[Stored data]
=== Section Start ===

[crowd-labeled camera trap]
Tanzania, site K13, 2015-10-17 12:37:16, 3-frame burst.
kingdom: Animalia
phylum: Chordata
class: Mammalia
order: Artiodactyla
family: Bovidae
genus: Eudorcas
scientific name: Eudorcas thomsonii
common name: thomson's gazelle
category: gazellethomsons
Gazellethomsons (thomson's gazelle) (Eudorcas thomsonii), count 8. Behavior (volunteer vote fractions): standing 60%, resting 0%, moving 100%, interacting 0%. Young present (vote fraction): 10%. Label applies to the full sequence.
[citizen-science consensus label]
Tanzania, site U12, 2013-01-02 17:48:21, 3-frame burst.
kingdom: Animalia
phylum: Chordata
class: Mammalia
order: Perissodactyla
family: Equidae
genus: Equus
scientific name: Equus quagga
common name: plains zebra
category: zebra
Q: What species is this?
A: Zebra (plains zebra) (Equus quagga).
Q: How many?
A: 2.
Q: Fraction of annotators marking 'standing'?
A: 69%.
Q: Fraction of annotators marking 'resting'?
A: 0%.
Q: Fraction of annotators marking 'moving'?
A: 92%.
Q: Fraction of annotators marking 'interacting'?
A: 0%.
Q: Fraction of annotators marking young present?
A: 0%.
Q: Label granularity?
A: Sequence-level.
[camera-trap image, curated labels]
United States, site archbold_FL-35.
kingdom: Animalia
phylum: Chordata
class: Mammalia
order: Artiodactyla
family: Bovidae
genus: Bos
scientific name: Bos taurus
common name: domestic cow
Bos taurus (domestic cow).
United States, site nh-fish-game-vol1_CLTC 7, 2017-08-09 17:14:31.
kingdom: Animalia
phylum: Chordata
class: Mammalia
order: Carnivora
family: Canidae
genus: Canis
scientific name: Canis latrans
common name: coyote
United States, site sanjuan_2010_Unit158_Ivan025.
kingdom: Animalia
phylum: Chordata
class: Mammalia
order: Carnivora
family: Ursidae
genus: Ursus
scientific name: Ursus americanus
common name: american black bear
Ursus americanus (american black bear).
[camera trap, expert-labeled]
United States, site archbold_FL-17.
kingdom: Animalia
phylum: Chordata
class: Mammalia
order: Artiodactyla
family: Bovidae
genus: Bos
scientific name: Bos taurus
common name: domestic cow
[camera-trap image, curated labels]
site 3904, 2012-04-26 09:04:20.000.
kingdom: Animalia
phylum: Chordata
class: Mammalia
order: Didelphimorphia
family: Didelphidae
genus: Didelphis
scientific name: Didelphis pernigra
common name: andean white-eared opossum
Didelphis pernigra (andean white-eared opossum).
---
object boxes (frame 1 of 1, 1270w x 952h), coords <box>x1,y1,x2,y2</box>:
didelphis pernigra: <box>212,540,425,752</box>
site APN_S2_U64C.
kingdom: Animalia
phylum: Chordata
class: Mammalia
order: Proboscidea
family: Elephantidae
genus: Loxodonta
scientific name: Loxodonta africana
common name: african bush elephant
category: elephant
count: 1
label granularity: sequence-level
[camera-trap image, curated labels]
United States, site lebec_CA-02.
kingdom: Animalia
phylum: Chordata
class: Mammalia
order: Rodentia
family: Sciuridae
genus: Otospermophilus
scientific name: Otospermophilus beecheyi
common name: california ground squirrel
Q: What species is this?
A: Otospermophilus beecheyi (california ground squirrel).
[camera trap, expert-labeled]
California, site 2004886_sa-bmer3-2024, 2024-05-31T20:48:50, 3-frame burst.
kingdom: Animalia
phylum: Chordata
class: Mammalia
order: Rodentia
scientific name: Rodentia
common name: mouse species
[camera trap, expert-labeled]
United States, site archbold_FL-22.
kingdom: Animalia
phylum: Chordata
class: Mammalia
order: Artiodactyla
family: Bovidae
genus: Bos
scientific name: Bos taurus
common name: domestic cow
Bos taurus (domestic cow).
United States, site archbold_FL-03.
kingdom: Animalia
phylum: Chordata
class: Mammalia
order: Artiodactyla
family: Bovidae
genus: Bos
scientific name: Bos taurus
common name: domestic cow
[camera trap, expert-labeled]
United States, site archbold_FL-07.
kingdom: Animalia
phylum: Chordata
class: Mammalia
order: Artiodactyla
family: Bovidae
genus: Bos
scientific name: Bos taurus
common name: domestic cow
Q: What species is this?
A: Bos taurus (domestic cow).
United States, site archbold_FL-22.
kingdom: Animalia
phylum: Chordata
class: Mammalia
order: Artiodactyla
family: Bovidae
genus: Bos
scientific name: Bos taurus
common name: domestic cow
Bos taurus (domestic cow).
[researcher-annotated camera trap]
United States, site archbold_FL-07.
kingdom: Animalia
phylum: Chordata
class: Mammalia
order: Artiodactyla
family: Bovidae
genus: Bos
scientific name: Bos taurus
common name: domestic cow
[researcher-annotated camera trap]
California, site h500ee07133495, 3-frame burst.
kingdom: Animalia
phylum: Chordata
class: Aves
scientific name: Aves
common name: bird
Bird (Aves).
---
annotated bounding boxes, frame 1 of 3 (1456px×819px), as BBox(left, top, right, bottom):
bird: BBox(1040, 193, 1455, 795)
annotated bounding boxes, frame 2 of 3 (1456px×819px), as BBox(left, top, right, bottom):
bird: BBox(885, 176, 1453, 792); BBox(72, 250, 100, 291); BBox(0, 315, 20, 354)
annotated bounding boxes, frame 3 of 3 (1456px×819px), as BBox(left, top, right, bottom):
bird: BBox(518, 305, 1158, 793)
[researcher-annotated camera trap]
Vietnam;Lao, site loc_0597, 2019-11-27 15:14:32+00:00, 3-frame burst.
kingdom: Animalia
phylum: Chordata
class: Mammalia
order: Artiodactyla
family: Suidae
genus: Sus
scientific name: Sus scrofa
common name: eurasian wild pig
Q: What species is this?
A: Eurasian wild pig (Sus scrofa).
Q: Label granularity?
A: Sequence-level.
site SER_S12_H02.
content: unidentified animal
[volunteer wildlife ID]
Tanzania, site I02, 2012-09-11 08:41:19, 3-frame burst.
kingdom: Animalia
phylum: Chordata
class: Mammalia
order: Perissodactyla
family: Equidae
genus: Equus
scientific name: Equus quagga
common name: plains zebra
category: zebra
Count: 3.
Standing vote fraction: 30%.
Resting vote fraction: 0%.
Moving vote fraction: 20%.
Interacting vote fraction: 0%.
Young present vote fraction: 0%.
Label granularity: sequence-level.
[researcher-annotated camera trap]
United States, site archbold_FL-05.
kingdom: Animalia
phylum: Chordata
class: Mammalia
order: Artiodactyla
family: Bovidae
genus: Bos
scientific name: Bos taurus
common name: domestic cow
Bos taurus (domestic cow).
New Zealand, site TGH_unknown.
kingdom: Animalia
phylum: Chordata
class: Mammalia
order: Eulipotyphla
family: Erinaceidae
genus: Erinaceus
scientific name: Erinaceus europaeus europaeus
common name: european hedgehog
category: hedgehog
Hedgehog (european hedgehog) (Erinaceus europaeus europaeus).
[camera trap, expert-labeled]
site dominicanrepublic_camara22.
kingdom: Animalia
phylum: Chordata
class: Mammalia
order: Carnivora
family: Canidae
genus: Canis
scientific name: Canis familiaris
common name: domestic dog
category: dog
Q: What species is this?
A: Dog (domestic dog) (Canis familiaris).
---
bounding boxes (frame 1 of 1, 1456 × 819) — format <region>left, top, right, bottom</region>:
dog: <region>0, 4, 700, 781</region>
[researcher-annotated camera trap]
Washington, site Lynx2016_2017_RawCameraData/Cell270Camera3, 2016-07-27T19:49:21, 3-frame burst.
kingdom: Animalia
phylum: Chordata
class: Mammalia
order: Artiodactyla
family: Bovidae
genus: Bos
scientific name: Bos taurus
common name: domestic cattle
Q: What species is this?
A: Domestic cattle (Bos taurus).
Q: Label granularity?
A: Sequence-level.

=== Section End ===

→ TASK OBJECTIVE:
Repeat the full set of records exactly.

→ REPLY TO THE TASK:
[crowd-labeled camera trap]
Tanzania, site K13, 2015-10-17 12:37:16, 3-frame burst.
kingdom: Animalia
phylum: Chordata
class: Mammalia
order: Artiodactyla
family: Bovidae
genus: Eudorcas
scientific name: Eudorcas thomsonii
common name: thomson's gazelle
category: gazellethomsons
Gazellethomsons (thomson's gazelle) (Eudorcas thomsonii), count 8. Behavior (volunteer vote fractions): standing 60%, resting 0%, moving 100%, interacting 0%. Young present (vote fraction): 10%. Label applies to the full sequence.
[citizen-science consensus label]
Tanzania, site U12, 2013-01-02 17:48:21, 3-frame burst.
kingdom: Animalia
phylum: Chordata
class: Mammalia
order: Perissodactyla
family: Equidae
genus: Equus
scientific name: Equus quagga
common name: plains zebra
category: zebra
Q: What species is this?
A: Zebra (plains zebra) (Equus quagga).
Q: How many?
A: 2.
Q: Fraction of annotators marking 'standing'?
A: 69%.
Q: Fraction of annotators marking 'resting'?
A: 0%.
Q: Fraction of annotators marking 'moving'?
A: 92%.
Q: Fraction of annotators marking 'interacting'?
A: 0%.
Q: Fraction of annotators marking young present?
A: 0%.
Q: Label granularity?
A: Sequence-level.
[camera-trap image, curated labels]
United States, site archbold_FL-35.
kingdom: Animalia
phylum: Chordata
class: Mammalia
order: Artiodactyla
family: Bovidae
genus: Bos
scientific name: Bos taurus
common name: domestic cow
Bos taurus (domestic cow).
United States, site nh-fish-game-vol1_CLTC 7, 2017-08-09 17:14:31.
kingdom: Animalia
phylum: Chordata
class: Mammalia
order: Carnivora
family: Canidae
genus: Canis
scientific name: Canis latrans
common name: coyote
United States, site sanjuan_2010_Unit158_Ivan025.
kingdom: Animalia
phylum: Chordata
class: Mammalia
order: Carnivora
family: Ursidae
genus: Ursus
scientific name: Ursus americanus
common name: american black bear
Ursus americanus (american black bear).
[camera trap, expert-labeled]
United States, site archbold_FL-17.
kingdom: Animalia
phylum: Chordata
class: Mammalia
order: Artiodactyla
family: Bovidae
genus: Bos
scientific name: Bos taurus
common name: domestic cow
[camera-trap image, curated labels]
site 3904, 2012-04-26 09:04:20.000.
kingdom: Animalia
phylum: Chordata
class: Mammalia
order: Didelphimorphia
family: Didelphidae
genus: Didelphis
scientific name: Didelphis pernigra
common name: andean white-eared opossum
Didelphis pernigra (andean white-eared opossum).
---
object boxes (frame 1 of 1, 1270w x 952h), coords <box>x1,y1,x2,y2</box>:
didelphis pernigra: <box>212,540,425,752</box>
site APN_S2_U64C.
kingdom: Animalia
phylum: Chordata
class: Mammalia
order: Proboscidea
family: Elephantidae
genus: Loxodonta
scientific name: Loxodonta africana
common name: african bush elephant
category: elephant
count: 1
label granularity: sequence-level
[camera-trap image, curated labels]
United States, site lebec_CA-02.
kingdom: Animalia
phylum: Chordata
class: Mammalia
order: Rodentia
family: Sciuridae
genus: Otospermophilus
scientific name: Otospermophilus beecheyi
common name: california ground squirrel
Q: What species is this?
A: Otospermophilus beecheyi (california ground squirrel).
[camera trap, expert-labeled]
California, site 2004886_sa-bmer3-2024, 2024-05-31T20:48:50, 3-frame burst.
kingdom: Animalia
phylum: Chordata
class: Mammalia
order: Rodentia
scientific name: Rodentia
common name: mouse species
[camera trap, expert-labeled]
United States, site archbold_FL-22.
kingdom: Animalia
phylum: Chordata
class: Mammalia
order: Artiodactyla
family: Bovidae
genus: Bos
scientific name: Bos taurus
common name: domestic cow
Bos taurus (domestic cow).
United States, site archbold_FL-03.
kingdom: Animalia
phylum: Chordata
class: Mammalia
order: Artiodactyla
family: Bovidae
genus: Bos
scientific name: Bos taurus
common name: domestic cow
[camera trap, expert-labeled]
United States, site archbold_FL-07.
kingdom: Animalia
phylum: Chordata
class: Mammalia
order: Artiodactyla
family: Bovidae
genus: Bos
scientific name: Bos taurus
common name: domestic cow
Q: What species is this?
A: Bos taurus (domestic cow).
United States, site archbold_FL-22.
kingdom: Animalia
phylum: Chordata
class: Mammalia
order: Artiodactyla
family: Bovidae
genus: Bos
scientific name: Bos taurus
common name: domestic cow
Bos taurus (domestic cow).
[researcher-annotated camera trap]
United States, site archbold_FL-07.
kingdom: Animalia
phylum: Chordata
class: Mammalia
order: Artiodactyla
family: Bovidae
genus: Bos
scientific name: Bos taurus
common name: domestic cow
[researcher-annotated camera trap]
California, site h500ee07133495, 3-frame burst.
kingdom: Animalia
phylum: Chordata
class: Aves
scientific name: Aves
common name: bird
Bird (Aves).
---
annotated bounding boxes, frame 1 of 3 (1456px×819px), as BBox(left, top, right, bottom):
bird: BBox(1040, 193, 1455, 795)
annotated bounding boxes, frame 2 of 3 (1456px×819px), as BBox(left, top, right, bottom):
bird: BBox(885, 176, 1453, 792); BBox(72, 250, 100, 291); BBox(0, 315, 20, 354)
annotated bounding boxes, frame 3 of 3 (1456px×819px), as BBox(left, top, right, bottom):
bird: BBox(518, 305, 1158, 793)
[researcher-annotated camera trap]
Vietnam;Lao, site loc_0597, 2019-11-27 15:14:32+00:00, 3-frame burst.
kingdom: Animalia
phylum: Chordata
class: Mammalia
order: Artiodactyla
family: Suidae
genus: Sus
scientific name: Sus scrofa
common name: eurasian wild pig
Q: What species is this?
A: Eurasian wild pig (Sus scrofa).
Q: Label granularity?
A: Sequence-level.
site SER_S12_H02.
content: unidentified animal
[volunteer wildlife ID]
Tanzania, site I02, 2012-09-11 08:41:19, 3-frame burst.
kingdom: Animalia
phylum: Chordata
class: Mammalia
order: Perissodactyla
family: Equidae
genus: Equus
scientific name: Equus quagga
common name: plains zebra
category: zebra
Count: 3.
Standing vote fraction: 30%.
Resting vote fraction: 0%.
Moving vote fraction: 20%.
Interacting vote fraction: 0%.
Young present vote fraction: 0%.
Label granularity: sequence-level.
[researcher-annotated camera trap]
United States, site archbold_FL-05.
kingdom: Animalia
phylum: Chordata
class: Mammalia
order: Artiodactyla
family: Bovidae
genus: Bos
scientific name: Bos taurus
common name: domestic cow
Bos taurus (domestic cow).
New Zealand, site TGH_unknown.
kingdom: Animalia
phylum: Chordata
class: Mammalia
order: Eulipotyphla
family: Erinaceidae
genus: Erinaceus
scientific name: Erinaceus europaeus europaeus
common name: european hedgehog
category: hedgehog
Hedgehog (european hedgehog) (Erinaceus europaeus europaeus).
[camera trap, expert-labeled]
site dominicanrepublic_camara22.
kingdom: Animalia
phylum: Chordata
class: Mammalia
order: Carnivora
family: Canidae
genus: Canis
scientific name: Canis familiaris
common name: domestic dog
category: dog
Q: What species is this?
A: Dog (domestic dog) (Canis familiaris).
---
bounding boxes (frame 1 of 1, 1456 × 819) — format <region>left, top, right, bottom</region>:
dog: <region>0, 4, 700, 781</region>
[researcher-annotated camera trap]
Washington, site Lynx2016_2017_RawCameraData/Cell270Camera3, 2016-07-27T19:49:21, 3-frame burst.
kingdom: Animalia
phylum: Chordata
class: Mammalia
order: Artiodactyla
family: Bovidae
genus: Bos
scientific name: Bos taurus
common name: domestic cattle
Q: What species is this?
A: Domestic cattle (Bos taurus).
Q: Label granularity?
A: Sequence-level.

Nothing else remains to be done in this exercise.